Supplied records:
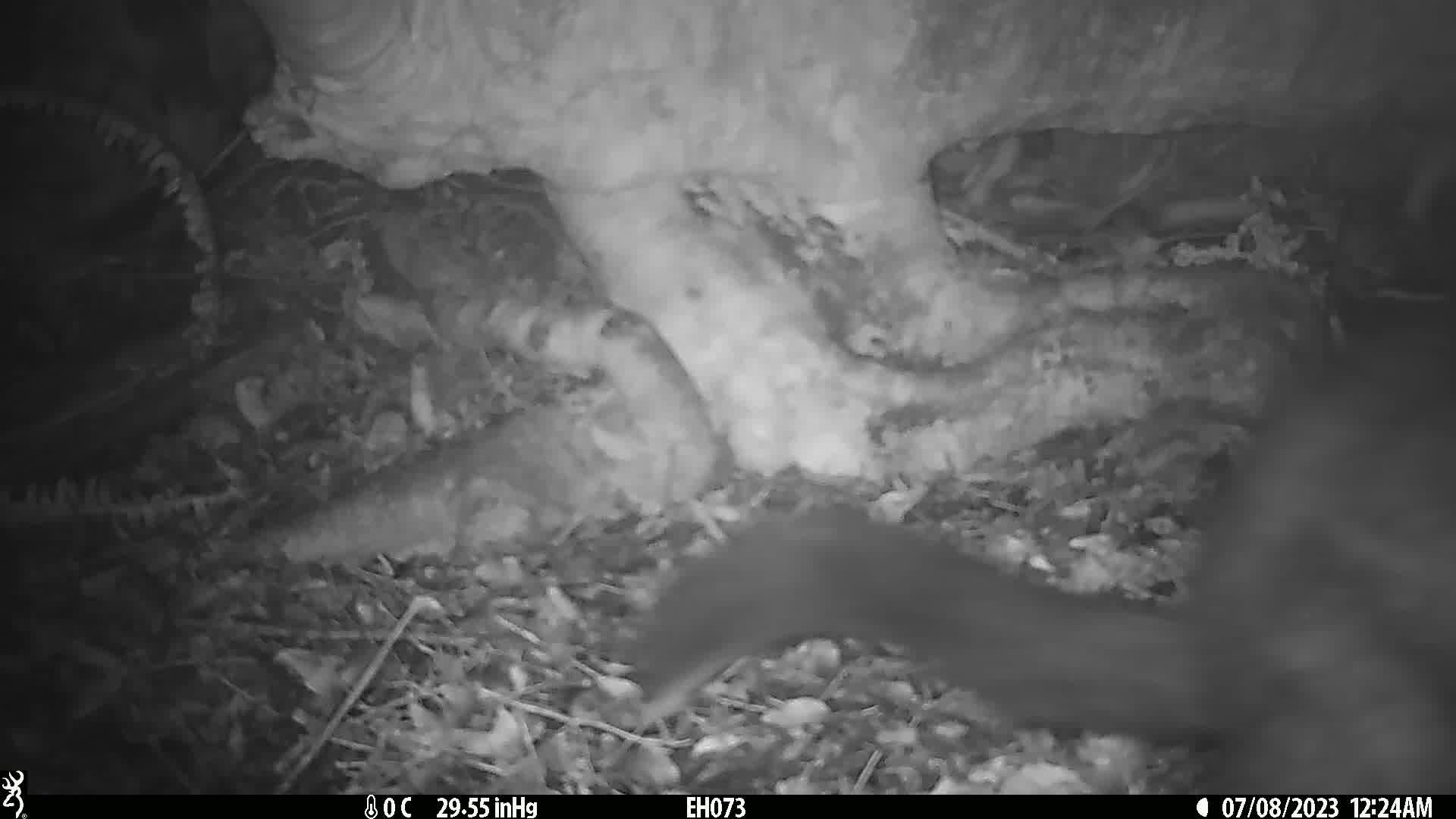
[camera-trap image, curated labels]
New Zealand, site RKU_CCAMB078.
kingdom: Animalia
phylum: Chordata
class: Mammalia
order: Diprotodontia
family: Phalangeridae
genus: Trichosurus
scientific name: Trichosurus vulpecula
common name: common brushtail possum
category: possum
Possum (common brushtail possum) (Trichosurus vulpecula).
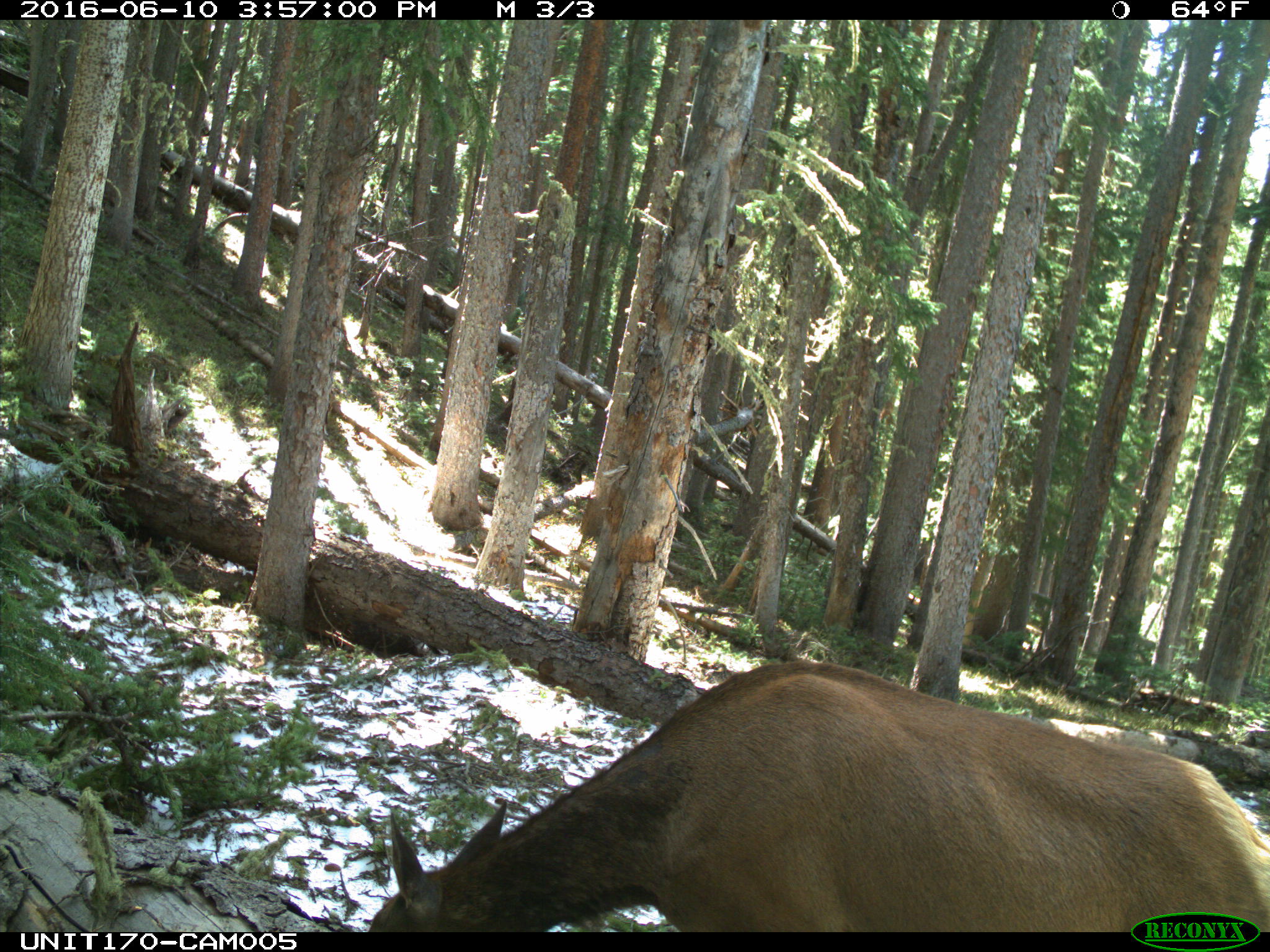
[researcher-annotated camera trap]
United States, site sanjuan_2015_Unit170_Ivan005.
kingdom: Animalia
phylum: Chordata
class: Mammalia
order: Artiodactyla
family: Cervidae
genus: Cervus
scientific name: Cervus elaphus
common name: red deer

About this exercise: Whenever a line includes the word "camera", pull it out of the entries.

Answer to this task:
[camera-trap image, curated labels]
[researcher-annotated camera trap]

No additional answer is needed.